Stapelia grandiflora in bloom..  Bought 2 small thumb pots of it from a nursery near my home. It was without flowers at the time and I expected it to be S. gigantea, but it turned out to be grandiflora instead.. Flower is a bit small but I expect it to bloom better next time. The entire flower is covered in long pink hairs.. So cool..   Enjoy!


----------



## Rick (May 5, 2009)

Is this a cactus species?

Very interesting a pretty flower.


----------



## Yoyo_Jo (May 5, 2009)

Cool flowers! :clap:


----------



## paphioboy (May 5, 2009)

Its a succulent. Stapelia gigantea, the corpse lily, and stapelia variegata, the star cactus, are the 2 most famous species. The star cactus is a pretty common windowsill pot plant, but does not thrive under my conditions. This one seems to do well..


----------



## JeanLux (May 6, 2009)

that is really an unusual beauty!!! Stinky? Jean


----------



## biothanasis (May 6, 2009)

Very cool bloom!!! I love the pattern under the hair!!!


----------



## P-chan (May 6, 2009)

Awesome! Is this the one that smells like cat pee?:sob:


----------



## Elena (May 6, 2009)

Stapelias are cool, even if they stink to high heavens 

I love the pink fluff on yours!


----------



## goldenrose (May 6, 2009)

:clap: A neat bloom! :clap: Nice photo!


Elena said:


> Stapelias are cool, even if they stink to high heavens ....

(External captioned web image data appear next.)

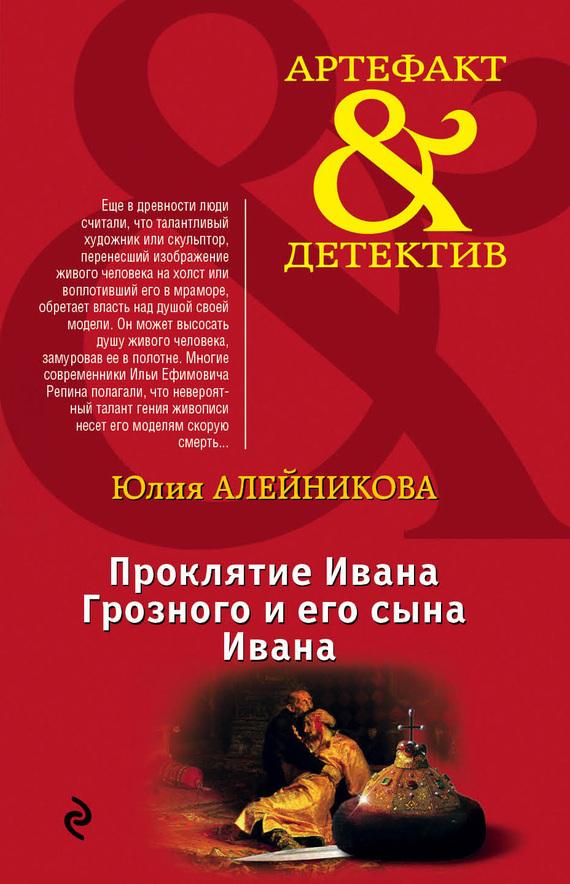 Юлия Алейникова Проклятие Ивана Грозного и его сына Ивана иван бунин жизнь арсеньева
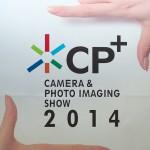 2014年2月13日(木)から16日(日)までパシフィコ横浜で開催されているCP+ 2014でNikonやタムロンなどの気になる製品をチェックしてきた!
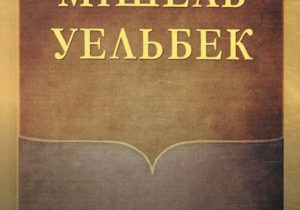 Мішель Уельбек, «Покора». Кращий вибір для депресії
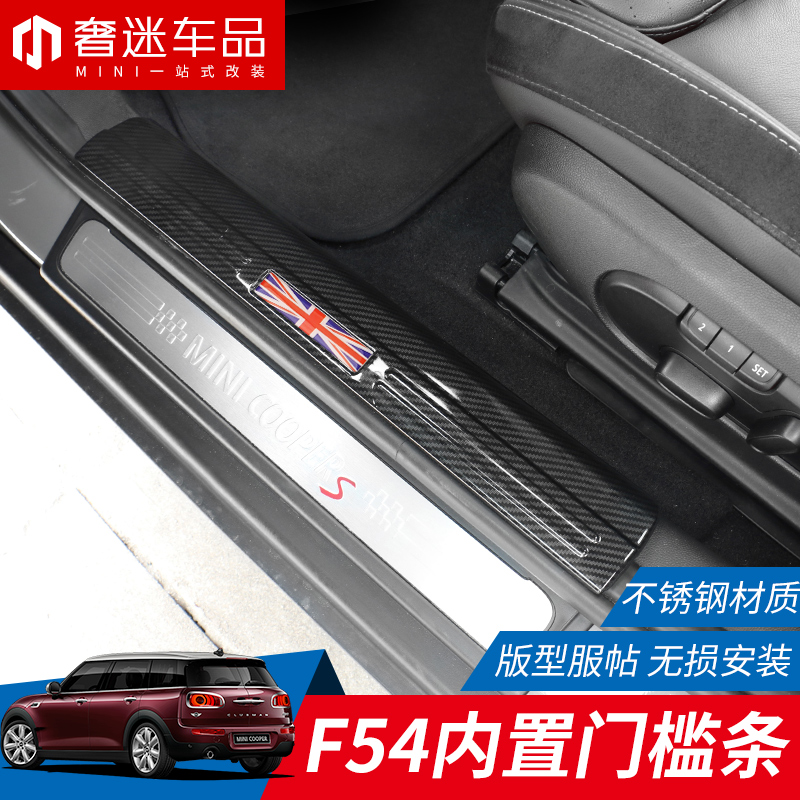 1set=4pcs Titanium alloy/carbon fiber Car threshold stickers Welcome pedal car stickers car styling for BMW MINI CLUBMAN F54 2016 mini clubman one coopers side door power window switch center console panel covers accessories car stickers for f54 6 door page 4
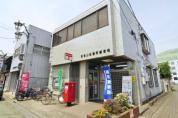 東松山松葉町郵便局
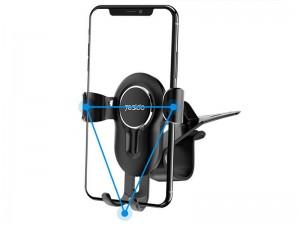 پایه نگهدارنده گوشی موبایل یسیدو مدل C74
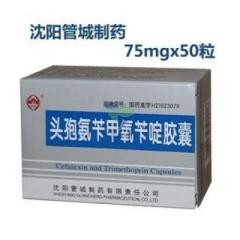头孢氨苄甲氧苄啶胶囊()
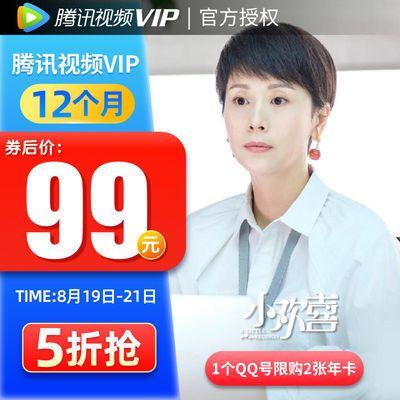 腾讯视频VIP开学季:会员年卡5折99元、超级影视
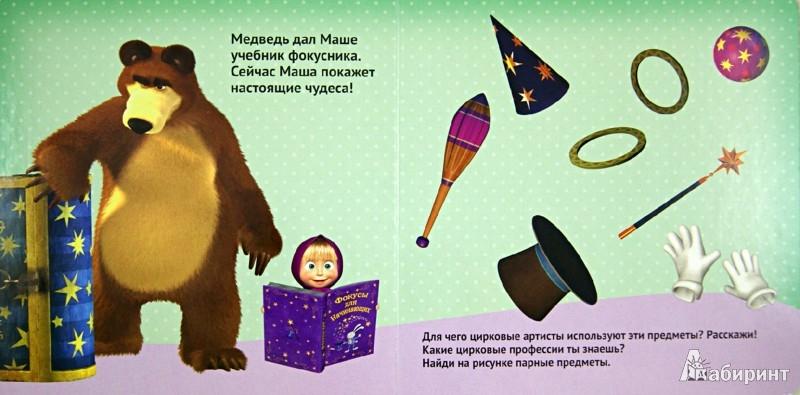 Иллюстрация 1 из 6 для Волшебные фокусы. Маша и Медведь. Книжка-искорка - Олег Кузовков | Лабиринт - книги. Источник: Лабиринт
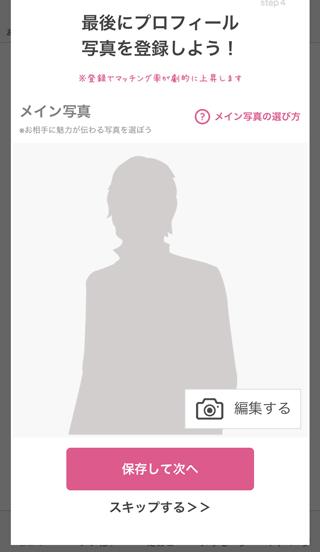 CANTYの顔写真登録画面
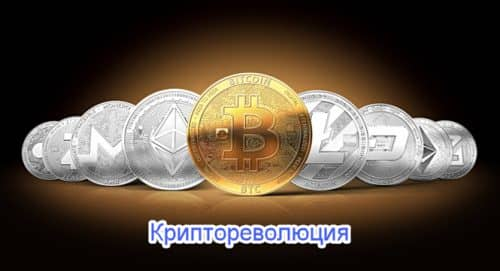 криптореволюция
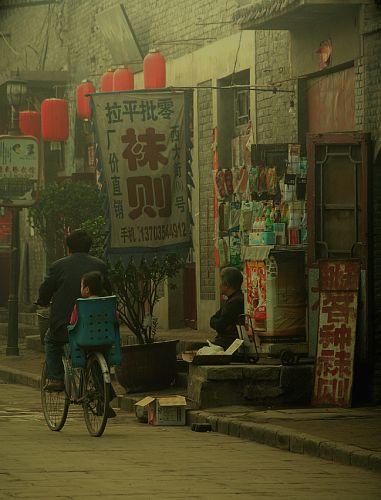 Zdjęcia: CHINY, CHINY, CHINY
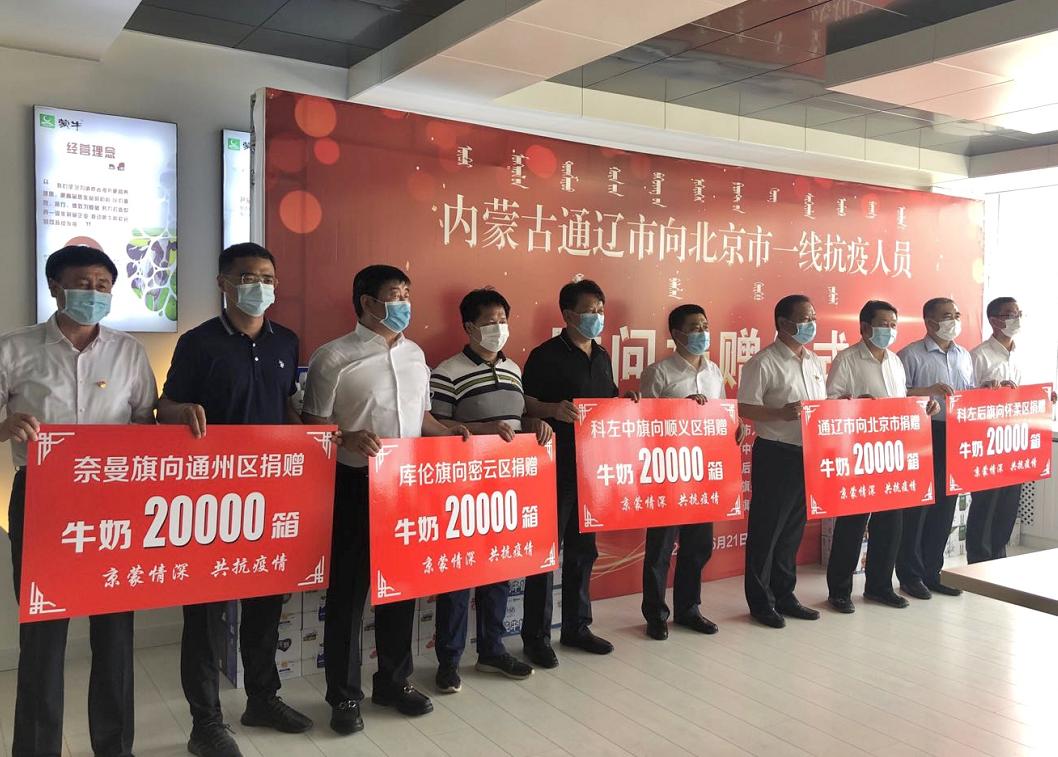 内蒙古通辽市向北京市一线抗疫人员慰问捐赠仪式举行 冯玉臻杜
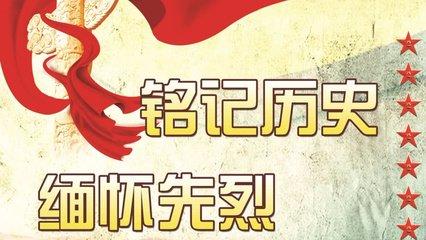南京:举行国际和平集会 纪念抗战胜利73周年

I wonder if squirrels would find them offensive?


----------



## Drorchid (May 6, 2009)

I like it! Very fuzzy, you almost want to pet it!



Rick said:


> Is this a cactus species?
> 
> Very interesting a pretty flower.



It is succulent asclepiad or a species of the family Asclepiadaceae, which in common english is the "Milkweed Family". Our common milkweed (native to North America) is a member of this family. Other species in this family are Hoya, Stephanotis and I think one of the coolest members: Ceropegia http://en.wikipedia.org/wiki/Ceropegia

Robert


----------



## NYEric (May 6, 2009)

Stop petting the plant you sicko!! oke:


----------



## swamprad (May 6, 2009)

That's great, I love stapelias but haven't seen this hairy one before!


----------



## Rick (May 6, 2009)

Drorchid said:


> I like it! Very fuzzy, you almost want to pet it!
> 
> 
> 
> ...



Thanks Robert The foliage looks allot like the "Christmas cactus" which are cactus, but this is a bizzare milkweed.


----------



## SlipperFan (May 6, 2009)

Milkweed???!!!

It's really cool! I suppose it's a tropical?


----------



## paphioboy (May 6, 2009)

Dot, I think most stapelias grow warm as they come from semi-arid lands of Africa and elsewhere.. 

I don't know if it smells like cat pee..  I'm not around to sniff it.. pics are courtesy of my designated gardener..


----------



## SlipperFan (May 7, 2009)

paphioboy said:


> Dot, I think most stapelias grow warm as they come from semi-arid lands of Africa and elsewhere..


Ah, that explains it. Thanks.


----------